So as a part of learning OpenGL, I've now decided to try and be a bit more creative with shaders, as part of a practice game I'm making using C/OpenGL.
I'm completely new when it comes to working with shaders, so I'm still trying to get used to the thought process behind creating something with it. To this extend, here's what I want to attempt.
As a part of the gameplay, the entire background of the game consists of a white, plain, 2D texture. The white texture should slowly animate black circles into it over time, until finally the entire texture is completely black.
I've considered some different approaches to the problem, and would like to know which one will be the most practical when it comes to shaders.

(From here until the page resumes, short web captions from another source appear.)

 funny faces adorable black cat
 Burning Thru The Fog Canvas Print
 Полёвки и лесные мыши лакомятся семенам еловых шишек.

Using framebuffers: As I've understood from looking around the internet, you can't really, say, apply certain colors to a specific area of fragments in your fragment shader (like creating a black circle), and then save the state of those fragments for the next frame. Instead, I would have to apply the effect, and render the texture to a framebuffer and then re-use it again the next frame. I could then continuously do this slowly add black circles to the texture. The problem is, is this really too much work to do for something simple as this? Or would it be fast enough? As far as I've seen, framebuffers are usually used to post-process effects for entire scene frames. This would not be for the entire scene, only for the background. The advantage of this approach would be that it's relatively simply to work with as you're only working on one texture.

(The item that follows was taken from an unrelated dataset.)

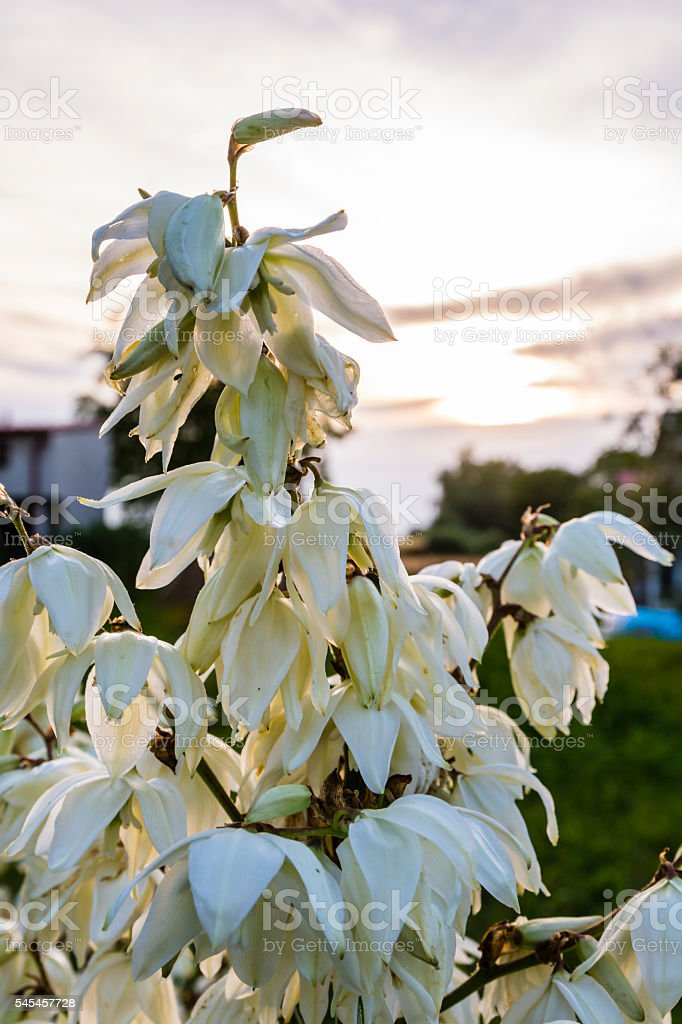 Sprig of flowering yucca flowers. stock photo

Creating individual circle objects with own fragment shaders: This was another approach I thought about doing. Basically, instead of having one shader work on the entire background texture, I would simply spawn textured quads that each individually run a fragment shader that just turns their texture black over time using a simple percentage value input as a uniform. The disadvantage of this solution is that you make it a bit more complex by having to handle more objects at runtime, instead of simply working with one texture. More vertices would also have to be handled when rendering.
Of these two approaches, I don't know really what would be a good solution to run with. I would like to use the framebuffers approach but I don't know if I would "abuse" the technique with this kind of problem or not.
Or perhaps there's another way of doing this that I've completely missed because I'm new to shaders, in that case other suggestions would be welcome!